Amin then drove Niknejad to Dulles International Airport so Niknejad could fly to Syria and join ISIS.

Amin is currently serving an 11-year sentence for providing material support to a known terror group. This case is cited in this report, which details arrests of ISIS-related individuals throughout the country up until last month.

"The tempo of the ISIS arrests has been kicking in the last year," said Seamus Hughes, deputy director for the Program on Extremism at George Washington University's Center for Cyber and Homeland Security. "Fifty-six individuals this year alone have been arrested for ISIS-related charges and that's an unprecedented number -- the largest number we have had since 9/11."

"We cannot arrest our way out of this problem," said Lorenzo Vidino, the director of the Program on Extremism. "A strictly law enforcement-based approach to this cannot do the job by itself."

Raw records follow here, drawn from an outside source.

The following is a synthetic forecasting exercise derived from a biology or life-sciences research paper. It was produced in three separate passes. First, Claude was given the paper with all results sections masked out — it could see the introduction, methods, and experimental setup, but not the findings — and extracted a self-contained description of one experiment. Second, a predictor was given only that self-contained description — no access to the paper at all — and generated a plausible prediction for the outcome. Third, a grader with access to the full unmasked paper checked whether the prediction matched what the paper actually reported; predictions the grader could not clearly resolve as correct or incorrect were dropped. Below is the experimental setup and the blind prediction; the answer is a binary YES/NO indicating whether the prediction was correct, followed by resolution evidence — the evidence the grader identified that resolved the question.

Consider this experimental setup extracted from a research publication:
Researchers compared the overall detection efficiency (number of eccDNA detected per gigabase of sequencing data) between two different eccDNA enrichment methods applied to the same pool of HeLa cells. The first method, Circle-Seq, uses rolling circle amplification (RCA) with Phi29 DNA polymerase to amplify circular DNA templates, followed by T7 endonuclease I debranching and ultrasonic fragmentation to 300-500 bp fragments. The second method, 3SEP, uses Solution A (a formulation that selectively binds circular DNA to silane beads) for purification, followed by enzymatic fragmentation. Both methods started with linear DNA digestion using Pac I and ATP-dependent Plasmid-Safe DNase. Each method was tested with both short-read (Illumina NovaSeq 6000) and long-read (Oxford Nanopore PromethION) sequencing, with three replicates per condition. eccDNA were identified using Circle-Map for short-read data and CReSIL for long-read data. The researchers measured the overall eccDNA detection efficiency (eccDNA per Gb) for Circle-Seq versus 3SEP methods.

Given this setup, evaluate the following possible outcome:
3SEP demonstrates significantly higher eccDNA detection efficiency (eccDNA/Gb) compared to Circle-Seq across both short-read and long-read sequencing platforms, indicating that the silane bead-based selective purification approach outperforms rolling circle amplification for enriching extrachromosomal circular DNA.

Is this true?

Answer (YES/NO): NO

Researchers at George Washington University spent the last six months pouring over 7,000 pages of court documents on the homegrown ISIS recruits that have been arrested. What they found paints a picture of who these individuals are. The average age of an ISIS recruit is 26 years old. They are 86 percent male and 55 percent have been arrested in undercover operations.

How do they counter this? Experts say there needs to be better monitoring of so-called "keyboard warriors" on social media to stop them before they are recruited by ISIS. Many of these individuals are socially isolated or alone.

They also advise that religious or community groups reach out to these at-risk individuals before they are fully recruited and pose a real threat.